TASK TO COMPLETE
All of the data below needs to be set down once more, exactly as written.

Records from a collection:
--- START ---
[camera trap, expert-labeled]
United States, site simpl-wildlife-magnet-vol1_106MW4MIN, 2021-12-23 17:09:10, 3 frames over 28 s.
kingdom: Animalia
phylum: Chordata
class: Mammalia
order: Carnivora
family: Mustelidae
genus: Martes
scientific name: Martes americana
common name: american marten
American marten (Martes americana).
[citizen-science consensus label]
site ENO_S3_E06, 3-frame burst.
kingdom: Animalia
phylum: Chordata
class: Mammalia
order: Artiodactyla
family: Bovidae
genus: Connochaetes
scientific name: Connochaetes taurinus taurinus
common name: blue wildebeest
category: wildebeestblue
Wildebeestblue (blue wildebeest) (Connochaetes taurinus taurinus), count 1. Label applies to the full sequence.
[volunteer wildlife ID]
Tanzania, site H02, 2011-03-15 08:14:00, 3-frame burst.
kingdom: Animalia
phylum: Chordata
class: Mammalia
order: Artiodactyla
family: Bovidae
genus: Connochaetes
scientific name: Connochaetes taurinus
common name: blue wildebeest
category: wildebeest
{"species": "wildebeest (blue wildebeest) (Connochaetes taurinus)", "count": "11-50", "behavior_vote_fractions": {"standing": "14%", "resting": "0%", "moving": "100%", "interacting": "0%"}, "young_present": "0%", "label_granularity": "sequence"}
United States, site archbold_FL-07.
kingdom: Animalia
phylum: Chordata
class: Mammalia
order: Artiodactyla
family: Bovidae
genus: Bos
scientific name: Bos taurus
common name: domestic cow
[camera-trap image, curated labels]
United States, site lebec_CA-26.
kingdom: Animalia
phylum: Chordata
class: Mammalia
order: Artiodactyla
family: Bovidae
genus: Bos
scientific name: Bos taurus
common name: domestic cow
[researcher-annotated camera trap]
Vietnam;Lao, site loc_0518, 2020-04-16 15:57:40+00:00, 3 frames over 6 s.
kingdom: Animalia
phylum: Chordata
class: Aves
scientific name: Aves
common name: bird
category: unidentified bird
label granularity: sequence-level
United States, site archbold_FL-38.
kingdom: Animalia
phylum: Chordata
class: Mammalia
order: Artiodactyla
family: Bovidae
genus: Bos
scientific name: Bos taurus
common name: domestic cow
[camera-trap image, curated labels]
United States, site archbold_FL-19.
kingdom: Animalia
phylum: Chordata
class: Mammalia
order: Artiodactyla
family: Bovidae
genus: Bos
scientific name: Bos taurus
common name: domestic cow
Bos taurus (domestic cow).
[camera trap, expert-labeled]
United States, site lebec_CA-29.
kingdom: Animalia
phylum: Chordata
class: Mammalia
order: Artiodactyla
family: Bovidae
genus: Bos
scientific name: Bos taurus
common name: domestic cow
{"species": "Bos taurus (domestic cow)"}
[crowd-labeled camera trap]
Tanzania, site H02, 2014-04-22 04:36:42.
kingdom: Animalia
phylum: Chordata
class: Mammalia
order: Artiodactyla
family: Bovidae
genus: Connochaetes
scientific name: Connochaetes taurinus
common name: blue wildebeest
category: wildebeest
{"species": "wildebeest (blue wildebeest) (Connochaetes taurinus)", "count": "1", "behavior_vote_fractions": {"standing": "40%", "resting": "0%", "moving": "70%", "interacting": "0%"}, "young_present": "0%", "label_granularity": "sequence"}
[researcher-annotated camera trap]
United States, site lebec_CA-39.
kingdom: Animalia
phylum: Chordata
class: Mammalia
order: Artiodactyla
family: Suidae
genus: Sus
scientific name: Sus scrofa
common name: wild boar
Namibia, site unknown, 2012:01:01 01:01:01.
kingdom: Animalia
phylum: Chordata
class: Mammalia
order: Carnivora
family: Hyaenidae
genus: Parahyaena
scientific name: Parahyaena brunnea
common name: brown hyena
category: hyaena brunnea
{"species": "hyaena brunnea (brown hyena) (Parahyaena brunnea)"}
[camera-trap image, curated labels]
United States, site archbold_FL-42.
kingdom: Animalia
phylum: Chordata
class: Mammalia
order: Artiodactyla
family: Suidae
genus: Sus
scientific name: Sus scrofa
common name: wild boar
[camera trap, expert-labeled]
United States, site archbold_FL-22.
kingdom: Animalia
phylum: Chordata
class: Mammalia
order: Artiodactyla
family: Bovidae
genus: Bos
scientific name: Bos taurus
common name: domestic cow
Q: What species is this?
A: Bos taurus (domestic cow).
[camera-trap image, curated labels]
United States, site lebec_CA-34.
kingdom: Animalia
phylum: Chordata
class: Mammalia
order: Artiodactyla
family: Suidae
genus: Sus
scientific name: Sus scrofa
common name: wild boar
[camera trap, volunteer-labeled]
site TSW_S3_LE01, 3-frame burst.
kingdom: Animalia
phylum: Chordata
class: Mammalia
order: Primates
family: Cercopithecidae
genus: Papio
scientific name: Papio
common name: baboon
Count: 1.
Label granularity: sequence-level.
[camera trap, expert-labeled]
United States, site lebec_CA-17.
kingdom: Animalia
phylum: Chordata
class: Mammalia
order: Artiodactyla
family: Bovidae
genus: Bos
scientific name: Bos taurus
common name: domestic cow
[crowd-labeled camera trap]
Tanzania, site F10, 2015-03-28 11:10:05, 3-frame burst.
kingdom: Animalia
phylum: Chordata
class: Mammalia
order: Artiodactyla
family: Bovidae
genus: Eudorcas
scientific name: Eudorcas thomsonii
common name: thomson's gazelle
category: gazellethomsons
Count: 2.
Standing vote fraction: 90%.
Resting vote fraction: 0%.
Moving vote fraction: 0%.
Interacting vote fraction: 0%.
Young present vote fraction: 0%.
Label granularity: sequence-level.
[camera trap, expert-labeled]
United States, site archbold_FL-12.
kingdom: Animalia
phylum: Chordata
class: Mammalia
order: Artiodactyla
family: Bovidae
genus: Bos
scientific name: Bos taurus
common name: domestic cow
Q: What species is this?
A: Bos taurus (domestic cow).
--- END ---
WRITTEN SOLUTION
[camera trap, expert-labeled]
United States, site simpl-wildlife-magnet-vol1_106MW4MIN, 2021-12-23 17:09:10, 3 frames over 28 s.
kingdom: Animalia
phylum: Chordata
class: Mammalia
order: Carnivora
family: Mustelidae
genus: Martes
scientific name: Martes americana
common name: american marten
American marten (Martes americana).
[citizen-science consensus label]
site ENO_S3_E06, 3-frame burst.
kingdom: Animalia
phylum: Chordata
class: Mammalia
order: Artiodactyla
family: Bovidae
genus: Connochaetes
scientific name: Connochaetes taurinus taurinus
common name: blue wildebeest
category: wildebeestblue
Wildebeestblue (blue wildebeest) (Connochaetes taurinus taurinus), count 1. Label applies to the full sequence.
[volunteer wildlife ID]
Tanzania, site H02, 2011-03-15 08:14:00, 3-frame burst.
kingdom: Animalia
phylum: Chordata
class: Mammalia
order: Artiodactyla
family: Bovidae
genus: Connochaetes
scientific name: Connochaetes taurinus
common name: blue wildebeest
category: wildebeest
{"species": "wildebeest (blue wildebeest) (Connochaetes taurinus)", "count": "11-50", "behavior_vote_fractions": {"standing": "14%", "resting": "0%", "moving": "100%", "interacting": "0%"}, "young_present": "0%", "label_granularity": "sequence"}
United States, site archbold_FL-07.
kingdom: Animalia
phylum: Chordata
class: Mammalia
order: Artiodactyla
family: Bovidae
genus: Bos
scientific name: Bos taurus
common name: domestic cow
[camera-trap image, curated labels]
United States, site lebec_CA-26.
kingdom: Animalia
phylum: Chordata
class: Mammalia
order: Artiodactyla
family: Bovidae
genus: Bos
scientific name: Bos taurus
common name: domestic cow
[researcher-annotated camera trap]
Vietnam;Lao, site loc_0518, 2020-04-16 15:57:40+00:00, 3 frames over 6 s.
kingdom: Animalia
phylum: Chordata
class: Aves
scientific name: Aves
common name: bird
category: unidentified bird
label granularity: sequence-level
United States, site archbold_FL-38.
kingdom: Animalia
phylum: Chordata
class: Mammalia
order: Artiodactyla
family: Bovidae
genus: Bos
scientific name: Bos taurus
common name: domestic cow
[camera-trap image, curated labels]
United States, site archbold_FL-19.
kingdom: Animalia
phylum: Chordata
class: Mammalia
order: Artiodactyla
family: Bovidae
genus: Bos
scientific name: Bos taurus
common name: domestic cow
Bos taurus (domestic cow).
[camera trap, expert-labeled]
United States, site lebec_CA-29.
kingdom: Animalia
phylum: Chordata
class: Mammalia
order: Artiodactyla
family: Bovidae
genus: Bos
scientific name: Bos taurus
common name: domestic cow
{"species": "Bos taurus (domestic cow)"}
[crowd-labeled camera trap]
Tanzania, site H02, 2014-04-22 04:36:42.
kingdom: Animalia
phylum: Chordata
class: Mammalia
order: Artiodactyla
family: Bovidae
genus: Connochaetes
scientific name: Connochaetes taurinus
common name: blue wildebeest
category: wildebeest
{"species": "wildebeest (blue wildebeest) (Connochaetes taurinus)", "count": "1", "behavior_vote_fractions": {"standing": "40%", "resting": "0%", "moving": "70%", "interacting": "0%"}, "young_present": "0%", "label_granularity": "sequence"}
[researcher-annotated camera trap]
United States, site lebec_CA-39.
kingdom: Animalia
phylum: Chordata
class: Mammalia
order: Artiodactyla
family: Suidae
genus: Sus
scientific name: Sus scrofa
common name: wild boar
Namibia, site unknown, 2012:01:01 01:01:01.
kingdom: Animalia
phylum: Chordata
class: Mammalia
order: Carnivora
family: Hyaenidae
genus: Parahyaena
scientific name: Parahyaena brunnea
common name: brown hyena
category: hyaena brunnea
{"species": "hyaena brunnea (brown hyena) (Parahyaena brunnea)"}
[camera-trap image, curated labels]
United States, site archbold_FL-42.
kingdom: Animalia
phylum: Chordata
class: Mammalia
order: Artiodactyla
family: Suidae
genus: Sus
scientific name: Sus scrofa
common name: wild boar
[camera trap, expert-labeled]
United States, site archbold_FL-22.
kingdom: Animalia
phylum: Chordata
class: Mammalia
order: Artiodactyla
family: Bovidae
genus: Bos
scientific name: Bos taurus
common name: domestic cow
Q: What species is this?
A: Bos taurus (domestic cow).
[camera-trap image, curated labels]
United States, site lebec_CA-34.
kingdom: Animalia
phylum: Chordata
class: Mammalia
order: Artiodactyla
family: Suidae
genus: Sus
scientific name: Sus scrofa
common name: wild boar
[camera trap, volunteer-labeled]
site TSW_S3_LE01, 3-frame burst.
kingdom: Animalia
phylum: Chordata
class: Mammalia
order: Primates
family: Cercopithecidae
genus: Papio
scientific name: Papio
common name: baboon
Count: 1.
Label granularity: sequence-level.
[camera trap, expert-labeled]
United States, site lebec_CA-17.
kingdom: Animalia
phylum: Chordata
class: Mammalia
order: Artiodactyla
family: Bovidae
genus: Bos
scientific name: Bos taurus
common name: domestic cow
[crowd-labeled camera trap]
Tanzania, site F10, 2015-03-28 11:10:05, 3-frame burst.
kingdom: Animalia
phylum: Chordata
class: Mammalia
order: Artiodactyla
family: Bovidae
genus: Eudorcas
scientific name: Eudorcas thomsonii
common name: thomson's gazelle
category: gazellethomsons
Count: 2.
Standing vote fraction: 90%.
Resting vote fraction: 0%.
Moving vote fraction: 0%.
Interacting vote fraction: 0%.
Young present vote fraction: 0%.
Label granularity: sequence-level.
[camera trap, expert-labeled]
United States, site archbold_FL-12.
kingdom: Animalia
phylum: Chordata
class: Mammalia
order: Artiodactyla
family: Bovidae
genus: Bos
scientific name: Bos taurus
common name: domestic cow
Q: What species is this?
A: Bos taurus (domestic cow).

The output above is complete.